» PROVIDED TEXT:
------------------------------------
Pressure mounts on Russia as Europe begins cutting diplomatic cord

April 5, 2022 - 19:14

TEHRAN— As the situation in Ukraine is not going as Putin expected, the European countries have tightened the rope on Russia by expelling Russian diplomats, calling them “undesirable” foreign agents.

Four European Union countries have expelled more than 40 Russian diplomats suspected of espionage in a coordinated action, while some other countries have moved to suspend diplomatic ties with Moscow.

Expulsion orders were issued on March 29 by Ireland, Belgium, the Netherlands, and the Czech Republic for a total of 43 embassy personnel.

Similar moves have been taken by other EU states, including Poland, over the last two weeks.

The expulsions, according to Belgian Foreign Minister Sophie Wilmes, were "connected to our national security."

Ms. Wilmes told parliament that 21 members of staff at the Russian embassy in Brussels and the consulate in Antwerp had been requested to leave the country, with two weeks to do so.

She went on to say that the move was done in collaboration with Belgium's neighbor, the Netherlands, whose foreign ministry announced the expulsion of 17 Russian diplomats it deemed to be "secretly active" as intelligence officials.

Micheal Martin, Ireland's Taoiseach (Prime Minister), told lawmakers that his government has expelled four Russian diplomats after obtaining security recommendations from the country's intelligence officers.

According to Martin, the diplomats were requested to leave the country "because their activities are not in compliance with international standards of diplomatic behavior."

The Russian embassy in Dublin condemned the "baseless decision," saying it will "further damage Russian-Irish relations."

Meanwhile, a Czech official told AFP that the diplomat who was ejected from Prague was Russia's deputy ambassador.
------------------------------------
» GIVEN INFORMATION:
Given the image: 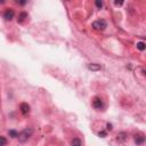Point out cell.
Wrapping results in <instances>:
<instances>
[{"label":"cell","mask_w":146,"mask_h":146,"mask_svg":"<svg viewBox=\"0 0 146 146\" xmlns=\"http://www.w3.org/2000/svg\"><path fill=\"white\" fill-rule=\"evenodd\" d=\"M32 134H33V129H32V128H25L24 130H22L21 133L18 134L17 138H18V141L21 143H24V142H26L31 136H32Z\"/></svg>","instance_id":"6da1fadb"},{"label":"cell","mask_w":146,"mask_h":146,"mask_svg":"<svg viewBox=\"0 0 146 146\" xmlns=\"http://www.w3.org/2000/svg\"><path fill=\"white\" fill-rule=\"evenodd\" d=\"M93 27L97 31H103L107 27V23L105 19H97L93 23Z\"/></svg>","instance_id":"7a4b0ae2"},{"label":"cell","mask_w":146,"mask_h":146,"mask_svg":"<svg viewBox=\"0 0 146 146\" xmlns=\"http://www.w3.org/2000/svg\"><path fill=\"white\" fill-rule=\"evenodd\" d=\"M14 15H15L14 10L9 8V9H7V10L5 11L4 17H5V19H7V21H10V19H13V18H14Z\"/></svg>","instance_id":"3957f363"},{"label":"cell","mask_w":146,"mask_h":146,"mask_svg":"<svg viewBox=\"0 0 146 146\" xmlns=\"http://www.w3.org/2000/svg\"><path fill=\"white\" fill-rule=\"evenodd\" d=\"M93 106L95 107V108H102L103 107V102H102V99L99 98V97H95L94 98V101H93Z\"/></svg>","instance_id":"277c9868"},{"label":"cell","mask_w":146,"mask_h":146,"mask_svg":"<svg viewBox=\"0 0 146 146\" xmlns=\"http://www.w3.org/2000/svg\"><path fill=\"white\" fill-rule=\"evenodd\" d=\"M19 108H21L22 114H24V115H26V114L30 112V106H29L27 103H22V104L19 105Z\"/></svg>","instance_id":"5b68a950"},{"label":"cell","mask_w":146,"mask_h":146,"mask_svg":"<svg viewBox=\"0 0 146 146\" xmlns=\"http://www.w3.org/2000/svg\"><path fill=\"white\" fill-rule=\"evenodd\" d=\"M87 67L89 68V70H91V71H98V70H101V65L96 64V63H90V64H88Z\"/></svg>","instance_id":"8992f818"},{"label":"cell","mask_w":146,"mask_h":146,"mask_svg":"<svg viewBox=\"0 0 146 146\" xmlns=\"http://www.w3.org/2000/svg\"><path fill=\"white\" fill-rule=\"evenodd\" d=\"M144 141H145V138L143 135H136L135 136V142H136L137 145H142L143 143H144Z\"/></svg>","instance_id":"52a82bcc"},{"label":"cell","mask_w":146,"mask_h":146,"mask_svg":"<svg viewBox=\"0 0 146 146\" xmlns=\"http://www.w3.org/2000/svg\"><path fill=\"white\" fill-rule=\"evenodd\" d=\"M71 146H81V141L79 138H74L71 143Z\"/></svg>","instance_id":"ba28073f"},{"label":"cell","mask_w":146,"mask_h":146,"mask_svg":"<svg viewBox=\"0 0 146 146\" xmlns=\"http://www.w3.org/2000/svg\"><path fill=\"white\" fill-rule=\"evenodd\" d=\"M25 18H27V14L26 13H21V15H19V17H18V22L22 23Z\"/></svg>","instance_id":"9c48e42d"},{"label":"cell","mask_w":146,"mask_h":146,"mask_svg":"<svg viewBox=\"0 0 146 146\" xmlns=\"http://www.w3.org/2000/svg\"><path fill=\"white\" fill-rule=\"evenodd\" d=\"M126 136H127V135H126L124 133H121V134H119V135H118V137H116V139H118L119 142H123L124 139H126Z\"/></svg>","instance_id":"30bf717a"},{"label":"cell","mask_w":146,"mask_h":146,"mask_svg":"<svg viewBox=\"0 0 146 146\" xmlns=\"http://www.w3.org/2000/svg\"><path fill=\"white\" fill-rule=\"evenodd\" d=\"M145 48H146L145 42H138V44H137V49H139V50H144Z\"/></svg>","instance_id":"8fae6325"},{"label":"cell","mask_w":146,"mask_h":146,"mask_svg":"<svg viewBox=\"0 0 146 146\" xmlns=\"http://www.w3.org/2000/svg\"><path fill=\"white\" fill-rule=\"evenodd\" d=\"M6 145H7V139L5 137L0 136V146H6Z\"/></svg>","instance_id":"7c38bea8"},{"label":"cell","mask_w":146,"mask_h":146,"mask_svg":"<svg viewBox=\"0 0 146 146\" xmlns=\"http://www.w3.org/2000/svg\"><path fill=\"white\" fill-rule=\"evenodd\" d=\"M9 136L10 137H17L18 136V133L15 131V130H9Z\"/></svg>","instance_id":"4fadbf2b"},{"label":"cell","mask_w":146,"mask_h":146,"mask_svg":"<svg viewBox=\"0 0 146 146\" xmlns=\"http://www.w3.org/2000/svg\"><path fill=\"white\" fill-rule=\"evenodd\" d=\"M95 5H96L97 8H99V9H101V8L103 7V2L101 1V0H96V1H95Z\"/></svg>","instance_id":"5bb4252c"},{"label":"cell","mask_w":146,"mask_h":146,"mask_svg":"<svg viewBox=\"0 0 146 146\" xmlns=\"http://www.w3.org/2000/svg\"><path fill=\"white\" fill-rule=\"evenodd\" d=\"M114 4H115L116 6H121L122 4H123V1H115V2H114Z\"/></svg>","instance_id":"9a60e30c"},{"label":"cell","mask_w":146,"mask_h":146,"mask_svg":"<svg viewBox=\"0 0 146 146\" xmlns=\"http://www.w3.org/2000/svg\"><path fill=\"white\" fill-rule=\"evenodd\" d=\"M107 129H108V130H112V124L107 123Z\"/></svg>","instance_id":"2e32d148"},{"label":"cell","mask_w":146,"mask_h":146,"mask_svg":"<svg viewBox=\"0 0 146 146\" xmlns=\"http://www.w3.org/2000/svg\"><path fill=\"white\" fill-rule=\"evenodd\" d=\"M17 2H18V4H21V5H25V4H26V1H17Z\"/></svg>","instance_id":"e0dca14e"},{"label":"cell","mask_w":146,"mask_h":146,"mask_svg":"<svg viewBox=\"0 0 146 146\" xmlns=\"http://www.w3.org/2000/svg\"><path fill=\"white\" fill-rule=\"evenodd\" d=\"M99 136H105V133H99Z\"/></svg>","instance_id":"ac0fdd59"}]
</instances>
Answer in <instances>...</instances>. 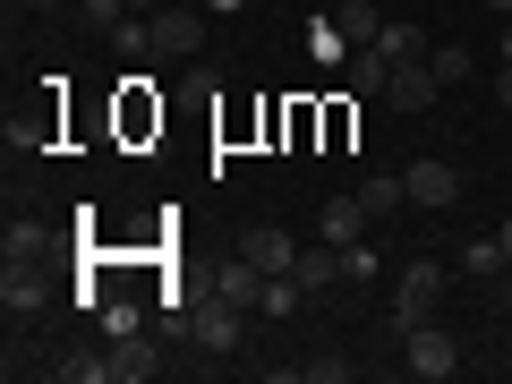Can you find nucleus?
I'll return each instance as SVG.
<instances>
[{
  "instance_id": "19",
  "label": "nucleus",
  "mask_w": 512,
  "mask_h": 384,
  "mask_svg": "<svg viewBox=\"0 0 512 384\" xmlns=\"http://www.w3.org/2000/svg\"><path fill=\"white\" fill-rule=\"evenodd\" d=\"M350 86H359V94H384V86H393V60H384L376 43H367V52L350 60Z\"/></svg>"
},
{
  "instance_id": "24",
  "label": "nucleus",
  "mask_w": 512,
  "mask_h": 384,
  "mask_svg": "<svg viewBox=\"0 0 512 384\" xmlns=\"http://www.w3.org/2000/svg\"><path fill=\"white\" fill-rule=\"evenodd\" d=\"M495 308L512 316V265H504V274H495Z\"/></svg>"
},
{
  "instance_id": "14",
  "label": "nucleus",
  "mask_w": 512,
  "mask_h": 384,
  "mask_svg": "<svg viewBox=\"0 0 512 384\" xmlns=\"http://www.w3.org/2000/svg\"><path fill=\"white\" fill-rule=\"evenodd\" d=\"M504 265H512V256H504V239H470V248H461V274H470V282H495V274H504Z\"/></svg>"
},
{
  "instance_id": "26",
  "label": "nucleus",
  "mask_w": 512,
  "mask_h": 384,
  "mask_svg": "<svg viewBox=\"0 0 512 384\" xmlns=\"http://www.w3.org/2000/svg\"><path fill=\"white\" fill-rule=\"evenodd\" d=\"M197 9H205V18H231V9H239V0H197Z\"/></svg>"
},
{
  "instance_id": "15",
  "label": "nucleus",
  "mask_w": 512,
  "mask_h": 384,
  "mask_svg": "<svg viewBox=\"0 0 512 384\" xmlns=\"http://www.w3.org/2000/svg\"><path fill=\"white\" fill-rule=\"evenodd\" d=\"M333 256H342V282H350V291H367V282L384 274V265H376V248H367V239H342V248H333Z\"/></svg>"
},
{
  "instance_id": "25",
  "label": "nucleus",
  "mask_w": 512,
  "mask_h": 384,
  "mask_svg": "<svg viewBox=\"0 0 512 384\" xmlns=\"http://www.w3.org/2000/svg\"><path fill=\"white\" fill-rule=\"evenodd\" d=\"M495 103H504V111H512V60H504V77H495Z\"/></svg>"
},
{
  "instance_id": "4",
  "label": "nucleus",
  "mask_w": 512,
  "mask_h": 384,
  "mask_svg": "<svg viewBox=\"0 0 512 384\" xmlns=\"http://www.w3.org/2000/svg\"><path fill=\"white\" fill-rule=\"evenodd\" d=\"M154 60H197L205 52V9H154Z\"/></svg>"
},
{
  "instance_id": "9",
  "label": "nucleus",
  "mask_w": 512,
  "mask_h": 384,
  "mask_svg": "<svg viewBox=\"0 0 512 384\" xmlns=\"http://www.w3.org/2000/svg\"><path fill=\"white\" fill-rule=\"evenodd\" d=\"M265 282H274V274H256L248 256H231V265H222V274L205 282V291H214V299H231V308H256V299H265Z\"/></svg>"
},
{
  "instance_id": "3",
  "label": "nucleus",
  "mask_w": 512,
  "mask_h": 384,
  "mask_svg": "<svg viewBox=\"0 0 512 384\" xmlns=\"http://www.w3.org/2000/svg\"><path fill=\"white\" fill-rule=\"evenodd\" d=\"M436 291H444V265H436V256H419V265L402 274V291H393V333L436 325Z\"/></svg>"
},
{
  "instance_id": "29",
  "label": "nucleus",
  "mask_w": 512,
  "mask_h": 384,
  "mask_svg": "<svg viewBox=\"0 0 512 384\" xmlns=\"http://www.w3.org/2000/svg\"><path fill=\"white\" fill-rule=\"evenodd\" d=\"M487 9H495V18H512V0H487Z\"/></svg>"
},
{
  "instance_id": "28",
  "label": "nucleus",
  "mask_w": 512,
  "mask_h": 384,
  "mask_svg": "<svg viewBox=\"0 0 512 384\" xmlns=\"http://www.w3.org/2000/svg\"><path fill=\"white\" fill-rule=\"evenodd\" d=\"M495 239H504V256H512V214H504V222H495Z\"/></svg>"
},
{
  "instance_id": "23",
  "label": "nucleus",
  "mask_w": 512,
  "mask_h": 384,
  "mask_svg": "<svg viewBox=\"0 0 512 384\" xmlns=\"http://www.w3.org/2000/svg\"><path fill=\"white\" fill-rule=\"evenodd\" d=\"M299 376H308V384H350V359H342V350H325V359H308Z\"/></svg>"
},
{
  "instance_id": "20",
  "label": "nucleus",
  "mask_w": 512,
  "mask_h": 384,
  "mask_svg": "<svg viewBox=\"0 0 512 384\" xmlns=\"http://www.w3.org/2000/svg\"><path fill=\"white\" fill-rule=\"evenodd\" d=\"M0 256H43V222H9L0 231Z\"/></svg>"
},
{
  "instance_id": "18",
  "label": "nucleus",
  "mask_w": 512,
  "mask_h": 384,
  "mask_svg": "<svg viewBox=\"0 0 512 384\" xmlns=\"http://www.w3.org/2000/svg\"><path fill=\"white\" fill-rule=\"evenodd\" d=\"M52 376L60 384H103L111 376V350H103V359H94V350H69V359H52Z\"/></svg>"
},
{
  "instance_id": "5",
  "label": "nucleus",
  "mask_w": 512,
  "mask_h": 384,
  "mask_svg": "<svg viewBox=\"0 0 512 384\" xmlns=\"http://www.w3.org/2000/svg\"><path fill=\"white\" fill-rule=\"evenodd\" d=\"M43 299H52V274H43L35 256H0V308H9V316H35Z\"/></svg>"
},
{
  "instance_id": "12",
  "label": "nucleus",
  "mask_w": 512,
  "mask_h": 384,
  "mask_svg": "<svg viewBox=\"0 0 512 384\" xmlns=\"http://www.w3.org/2000/svg\"><path fill=\"white\" fill-rule=\"evenodd\" d=\"M359 205H367V214H402V205H410V188H402V171H367V180H359Z\"/></svg>"
},
{
  "instance_id": "6",
  "label": "nucleus",
  "mask_w": 512,
  "mask_h": 384,
  "mask_svg": "<svg viewBox=\"0 0 512 384\" xmlns=\"http://www.w3.org/2000/svg\"><path fill=\"white\" fill-rule=\"evenodd\" d=\"M402 188H410V205H419V214H444V205L461 197V171L436 163V154H419V163L402 171Z\"/></svg>"
},
{
  "instance_id": "11",
  "label": "nucleus",
  "mask_w": 512,
  "mask_h": 384,
  "mask_svg": "<svg viewBox=\"0 0 512 384\" xmlns=\"http://www.w3.org/2000/svg\"><path fill=\"white\" fill-rule=\"evenodd\" d=\"M359 222H376L359 197H325V214H316V239H333V248H342V239H359Z\"/></svg>"
},
{
  "instance_id": "7",
  "label": "nucleus",
  "mask_w": 512,
  "mask_h": 384,
  "mask_svg": "<svg viewBox=\"0 0 512 384\" xmlns=\"http://www.w3.org/2000/svg\"><path fill=\"white\" fill-rule=\"evenodd\" d=\"M239 256H248L256 274H291V265H299V239L282 231V222H256V231L239 239Z\"/></svg>"
},
{
  "instance_id": "8",
  "label": "nucleus",
  "mask_w": 512,
  "mask_h": 384,
  "mask_svg": "<svg viewBox=\"0 0 512 384\" xmlns=\"http://www.w3.org/2000/svg\"><path fill=\"white\" fill-rule=\"evenodd\" d=\"M436 69H427V60H393V86H384V103H393V111H427V103H436Z\"/></svg>"
},
{
  "instance_id": "2",
  "label": "nucleus",
  "mask_w": 512,
  "mask_h": 384,
  "mask_svg": "<svg viewBox=\"0 0 512 384\" xmlns=\"http://www.w3.org/2000/svg\"><path fill=\"white\" fill-rule=\"evenodd\" d=\"M402 367H410L419 384H444V376H461V342H453L444 325H410V333H402Z\"/></svg>"
},
{
  "instance_id": "31",
  "label": "nucleus",
  "mask_w": 512,
  "mask_h": 384,
  "mask_svg": "<svg viewBox=\"0 0 512 384\" xmlns=\"http://www.w3.org/2000/svg\"><path fill=\"white\" fill-rule=\"evenodd\" d=\"M376 9H384V0H376Z\"/></svg>"
},
{
  "instance_id": "17",
  "label": "nucleus",
  "mask_w": 512,
  "mask_h": 384,
  "mask_svg": "<svg viewBox=\"0 0 512 384\" xmlns=\"http://www.w3.org/2000/svg\"><path fill=\"white\" fill-rule=\"evenodd\" d=\"M427 69H436V86H461V77L478 69V52H470V43H436V52H427Z\"/></svg>"
},
{
  "instance_id": "30",
  "label": "nucleus",
  "mask_w": 512,
  "mask_h": 384,
  "mask_svg": "<svg viewBox=\"0 0 512 384\" xmlns=\"http://www.w3.org/2000/svg\"><path fill=\"white\" fill-rule=\"evenodd\" d=\"M26 9H60V0H26Z\"/></svg>"
},
{
  "instance_id": "27",
  "label": "nucleus",
  "mask_w": 512,
  "mask_h": 384,
  "mask_svg": "<svg viewBox=\"0 0 512 384\" xmlns=\"http://www.w3.org/2000/svg\"><path fill=\"white\" fill-rule=\"evenodd\" d=\"M154 9H163V0H128V18H154Z\"/></svg>"
},
{
  "instance_id": "21",
  "label": "nucleus",
  "mask_w": 512,
  "mask_h": 384,
  "mask_svg": "<svg viewBox=\"0 0 512 384\" xmlns=\"http://www.w3.org/2000/svg\"><path fill=\"white\" fill-rule=\"evenodd\" d=\"M299 299H308V291H299V282H291V274H274V282H265V299H256V308H265V316H291V308H299Z\"/></svg>"
},
{
  "instance_id": "1",
  "label": "nucleus",
  "mask_w": 512,
  "mask_h": 384,
  "mask_svg": "<svg viewBox=\"0 0 512 384\" xmlns=\"http://www.w3.org/2000/svg\"><path fill=\"white\" fill-rule=\"evenodd\" d=\"M239 316H248V308H231V299L205 291V299H188V308H180V342H197V350H214V359H231L239 333H248Z\"/></svg>"
},
{
  "instance_id": "16",
  "label": "nucleus",
  "mask_w": 512,
  "mask_h": 384,
  "mask_svg": "<svg viewBox=\"0 0 512 384\" xmlns=\"http://www.w3.org/2000/svg\"><path fill=\"white\" fill-rule=\"evenodd\" d=\"M376 52H384V60H427V35H419V26H402V18H384Z\"/></svg>"
},
{
  "instance_id": "10",
  "label": "nucleus",
  "mask_w": 512,
  "mask_h": 384,
  "mask_svg": "<svg viewBox=\"0 0 512 384\" xmlns=\"http://www.w3.org/2000/svg\"><path fill=\"white\" fill-rule=\"evenodd\" d=\"M154 367H163V359H154L146 333H120V342H111V376H120V384H146Z\"/></svg>"
},
{
  "instance_id": "13",
  "label": "nucleus",
  "mask_w": 512,
  "mask_h": 384,
  "mask_svg": "<svg viewBox=\"0 0 512 384\" xmlns=\"http://www.w3.org/2000/svg\"><path fill=\"white\" fill-rule=\"evenodd\" d=\"M333 26L350 35V52H367V43L384 35V9H376V0H350V9H333Z\"/></svg>"
},
{
  "instance_id": "22",
  "label": "nucleus",
  "mask_w": 512,
  "mask_h": 384,
  "mask_svg": "<svg viewBox=\"0 0 512 384\" xmlns=\"http://www.w3.org/2000/svg\"><path fill=\"white\" fill-rule=\"evenodd\" d=\"M137 325H146V308H137V299H111V308H103V333H111V342H120V333H137Z\"/></svg>"
}]
</instances>
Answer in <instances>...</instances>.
------------------------------------
» REQUIRED WORK:
Transcribe word for word the passage of the article on European expulsions of Russian diplomats that begins at the words "TEHRAN— As the" and stops after "43 embassy personnel.". The records have no connection to the text.

» SOLUTION TO THIS TASK:
TEHRAN— As the situation in Ukraine is not going as Putin expected, the European countries have tightened the rope on Russia by expelling Russian diplomats, calling them “undesirable” foreign agents.

Four European Union countries have expelled more than 40 Russian diplomats suspected of espionage in a coordinated action, while some other countries have moved to suspend diplomatic ties with Moscow.

Expulsion orders were issued on March 29 by Ireland, Belgium, the Netherlands, and the Czech Republic for a total of 43 embassy personnel.